シャオの驚きの表情を見て、イースもアランの登場がシャオの予期していないことだとわかったようだった。
イースは顔を引き締め直し、跪いたままのアランに視線を戻す。
「……お久しぶりです。兄上」
「お久しぶりでございます、国王陛下。ご壮健でなによりでございます。突然の訪問、誠に申し訳ございません」
頭を下げながら、アランは一言で言い切る。
口調、振る舞い共に、王と臣下のそれだが、それがアランの言葉からでたという事実に誰もがその真意を図ることができなくなっていた。
「……アラン様」
ルカの独り言のような声が辺りに響く。思わず漏れてしまったようなその声は、明らかに潤んでいた。
ルカとアランの間になにかあったのか。ルカだけが、アランの真意をわかっているかのような顔をしている。
だが、それが何なのか、シャオも、イースもわからない。だから、この場にいるすべての人間が突然現れたアランの存在をどうするか決めあぐねているようだった。
王を守るべき兵士たちも、他の要人たちも、跪いたままのアランを持て余している。
混乱した雰囲気が場を包み込んだ。
「……わざわざここに来たということは、何らかの用事があるという事とお見受けします。
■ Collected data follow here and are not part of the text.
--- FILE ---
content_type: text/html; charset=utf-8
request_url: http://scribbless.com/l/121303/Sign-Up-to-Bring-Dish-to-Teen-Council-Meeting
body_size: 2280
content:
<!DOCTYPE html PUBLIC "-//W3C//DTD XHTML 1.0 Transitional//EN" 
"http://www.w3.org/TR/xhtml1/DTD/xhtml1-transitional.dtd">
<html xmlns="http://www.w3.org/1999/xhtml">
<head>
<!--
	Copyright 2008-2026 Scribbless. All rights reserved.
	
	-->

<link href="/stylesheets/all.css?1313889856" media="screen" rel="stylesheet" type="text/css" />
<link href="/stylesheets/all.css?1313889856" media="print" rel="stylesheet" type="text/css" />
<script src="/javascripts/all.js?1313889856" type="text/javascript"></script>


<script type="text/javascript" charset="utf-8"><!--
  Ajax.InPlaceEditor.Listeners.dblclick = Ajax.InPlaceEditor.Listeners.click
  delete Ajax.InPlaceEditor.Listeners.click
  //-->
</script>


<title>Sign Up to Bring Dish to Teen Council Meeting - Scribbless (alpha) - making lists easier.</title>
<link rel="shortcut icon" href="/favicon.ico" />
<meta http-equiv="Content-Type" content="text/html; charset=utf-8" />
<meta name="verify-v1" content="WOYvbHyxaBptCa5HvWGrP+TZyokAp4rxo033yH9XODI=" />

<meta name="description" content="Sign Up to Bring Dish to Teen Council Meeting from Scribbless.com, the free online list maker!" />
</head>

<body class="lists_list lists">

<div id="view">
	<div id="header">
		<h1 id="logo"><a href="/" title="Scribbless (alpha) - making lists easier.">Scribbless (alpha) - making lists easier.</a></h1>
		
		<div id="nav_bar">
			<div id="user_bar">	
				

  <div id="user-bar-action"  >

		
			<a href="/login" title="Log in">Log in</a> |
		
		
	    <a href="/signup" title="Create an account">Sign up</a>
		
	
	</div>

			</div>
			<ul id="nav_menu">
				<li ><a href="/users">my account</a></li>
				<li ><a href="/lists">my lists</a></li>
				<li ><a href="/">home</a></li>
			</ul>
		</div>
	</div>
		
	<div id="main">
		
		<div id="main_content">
部屋を用意します。どうぞ、そちらへ」
「いえ」
アランは顔を上げ、イースに真っすぐと顔を向けたあと、懐から何かを取り出し、王に見せつけた。
「ここでしたいのです」
アランが取りだしたのは記章だ。王族のものではない。王宮魔法士の身分を表す花の紀章。
まごうことなきシャオのものだった。
「…………」
この国において、自らの記章を示す行為は重要な意味がある。
早急に、王に耳に入れなければならない話がある、という意味だ。
それをアランはシャオの紀章を使い、イースに示しているのだ。
だがーー、本来、自分が持つ記章を掲げるのが決まりだ。アランは元王族で、平民である。
普通の場ならば、アランのこの行為は認められず、イースはアランの行為を却下できるはずだった。
「王、貴方の求めている物を私は用意してきました」
言葉を付け加えたアランにイースは難しい顔をして黙り込む。やがて、逡巡するような様子の後にイースは深いため息をついた。
「……いいでしょう、ここで話してください」
「ありがとうございます」
再度深く頭を下げたアランをイースは見下ろす。
シャオは呆然とした顔でアランの顔を見続けていた。
――なぜ、主が。
「……」
髪の隙間でアランと目が合う。
数日ぶりのアランは、少し疲れているように見えた。どんな方法でここに来たのかは分からないが、それなりに過酷な旅路だったことが伺い知れ、思わずその顔に触れようと手を上げるが、アランはそのままイースに向き直す。
なぜ、ここにアランがいるのか、シャオの頭はずっと考えていた。
アランはルカの言葉通りであれば、屋敷から出て、行方不明になっていたはず。
ルカは、逃げたと言っていた。だから、ここにいるはずないのに。